Operating profit for the period decreased to £10.5m (2017: £16.3m) and profit before tax decreased to £9.7m (2017: £15.4m). Taxation charges for the period were £3.1m (2017: £3.9m), with the underlying effective tax rate2 for the period at 23.0% (2017: 21.1%). The basic earnings per share was 4.3p (2017: 7.5p). When adjusted for exceptional items, pension administration costs, amortisation and non-cash interest, earnings per share was 8.3p (2017: 8.3p).

Exceptional items (note 4) in the period totalled £4.1m (2017: gain of £1.4m); £2.2m related to the expected closure of the Dunstable UK manufacturing site and £1.9m for acquisition related costs for the acquisition of Systagenix Wound Management Manufacturing Limited which completed on 1 October 2018.

The results include the impact of Markel Industries (acquired in August 2017) and BioMed Laboratories (acquired in March 2018).

Strategic Priorities and Business Objectives

 Scapa is organised into two business units serving the Healthcare and Industrial markets, primarily in Europe and North America.  Each business unit has a specific strategy that it follows:

·  Healthcare continues to build its relationships with key market leading customers as the turn-key partner of choice, as it leverages its know-how in development and manufacturing processes together with materials expertise, in a market with favourable demographic and outsourcing trends.
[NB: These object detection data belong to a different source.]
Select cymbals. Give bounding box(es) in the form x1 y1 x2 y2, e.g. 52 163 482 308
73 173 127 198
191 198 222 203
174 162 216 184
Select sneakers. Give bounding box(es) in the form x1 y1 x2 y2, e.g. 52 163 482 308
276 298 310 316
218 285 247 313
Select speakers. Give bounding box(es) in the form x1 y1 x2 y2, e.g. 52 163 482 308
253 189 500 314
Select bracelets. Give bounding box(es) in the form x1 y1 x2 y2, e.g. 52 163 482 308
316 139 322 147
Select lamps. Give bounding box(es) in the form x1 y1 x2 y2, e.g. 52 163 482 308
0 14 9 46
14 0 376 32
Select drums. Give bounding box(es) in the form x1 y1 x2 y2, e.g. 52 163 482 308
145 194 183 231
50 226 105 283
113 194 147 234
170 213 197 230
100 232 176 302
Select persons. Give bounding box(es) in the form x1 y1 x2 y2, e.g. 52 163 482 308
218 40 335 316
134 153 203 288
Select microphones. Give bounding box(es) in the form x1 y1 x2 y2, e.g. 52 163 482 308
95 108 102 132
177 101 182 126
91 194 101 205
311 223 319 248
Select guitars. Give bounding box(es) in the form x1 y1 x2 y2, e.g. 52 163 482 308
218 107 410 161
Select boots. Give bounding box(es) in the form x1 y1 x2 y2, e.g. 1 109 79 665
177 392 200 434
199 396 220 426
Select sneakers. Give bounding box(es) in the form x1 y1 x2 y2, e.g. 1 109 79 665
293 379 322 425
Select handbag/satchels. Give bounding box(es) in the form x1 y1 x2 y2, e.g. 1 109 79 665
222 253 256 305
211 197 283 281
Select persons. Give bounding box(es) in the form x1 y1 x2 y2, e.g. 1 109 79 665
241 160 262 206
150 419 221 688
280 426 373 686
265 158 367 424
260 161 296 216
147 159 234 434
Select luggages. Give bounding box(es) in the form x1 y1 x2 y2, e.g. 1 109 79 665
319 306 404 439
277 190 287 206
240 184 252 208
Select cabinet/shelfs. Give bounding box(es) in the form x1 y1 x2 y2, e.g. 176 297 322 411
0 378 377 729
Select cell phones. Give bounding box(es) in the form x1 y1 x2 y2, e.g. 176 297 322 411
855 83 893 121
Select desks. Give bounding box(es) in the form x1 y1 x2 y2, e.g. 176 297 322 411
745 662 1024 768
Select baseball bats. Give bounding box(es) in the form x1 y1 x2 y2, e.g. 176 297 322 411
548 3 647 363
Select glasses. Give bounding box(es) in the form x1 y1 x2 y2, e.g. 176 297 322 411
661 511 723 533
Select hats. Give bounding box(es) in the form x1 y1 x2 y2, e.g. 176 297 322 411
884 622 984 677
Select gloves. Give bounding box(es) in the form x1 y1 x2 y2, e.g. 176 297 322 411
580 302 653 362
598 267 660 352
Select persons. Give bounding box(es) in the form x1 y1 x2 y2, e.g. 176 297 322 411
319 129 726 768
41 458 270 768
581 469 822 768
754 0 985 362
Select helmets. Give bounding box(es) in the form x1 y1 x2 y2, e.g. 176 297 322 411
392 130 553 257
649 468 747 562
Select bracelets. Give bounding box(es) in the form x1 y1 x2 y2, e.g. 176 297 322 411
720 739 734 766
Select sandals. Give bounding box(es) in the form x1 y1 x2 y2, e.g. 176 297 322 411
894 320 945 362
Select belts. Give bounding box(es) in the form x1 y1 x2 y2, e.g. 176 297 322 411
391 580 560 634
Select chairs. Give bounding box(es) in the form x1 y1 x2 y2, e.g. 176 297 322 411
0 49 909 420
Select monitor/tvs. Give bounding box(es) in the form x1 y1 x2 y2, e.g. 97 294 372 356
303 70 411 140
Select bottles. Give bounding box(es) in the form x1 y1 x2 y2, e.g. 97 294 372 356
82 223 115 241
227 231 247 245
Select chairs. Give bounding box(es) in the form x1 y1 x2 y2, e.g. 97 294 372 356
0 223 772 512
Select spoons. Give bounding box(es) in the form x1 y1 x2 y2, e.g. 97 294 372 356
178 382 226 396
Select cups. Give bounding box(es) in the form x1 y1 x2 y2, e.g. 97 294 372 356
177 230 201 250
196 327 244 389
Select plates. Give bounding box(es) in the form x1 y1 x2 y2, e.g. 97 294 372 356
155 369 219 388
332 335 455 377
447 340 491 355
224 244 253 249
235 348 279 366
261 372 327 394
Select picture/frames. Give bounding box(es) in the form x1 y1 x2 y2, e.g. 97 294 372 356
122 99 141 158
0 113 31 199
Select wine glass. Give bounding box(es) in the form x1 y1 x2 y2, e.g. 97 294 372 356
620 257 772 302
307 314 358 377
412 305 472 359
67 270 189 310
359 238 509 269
Healthcare remains Scapa's primary acquisition focus.

·  Industrial has further opportunities to drive improved margins through consolidation and efficiency, and is also focused on growth in selected areas where it has a competitive advantage.

Summary and outlook

Scapa has again delivered a solid first half performance with growth in trading profit and margins. There are further significant opportunities for both business units to improve both sales and margin performance through rigorous execution of the strategy, in both the short and longer term. The Board remains confident of delivering its full year expectations and in the Company's ability to drive shareholder value.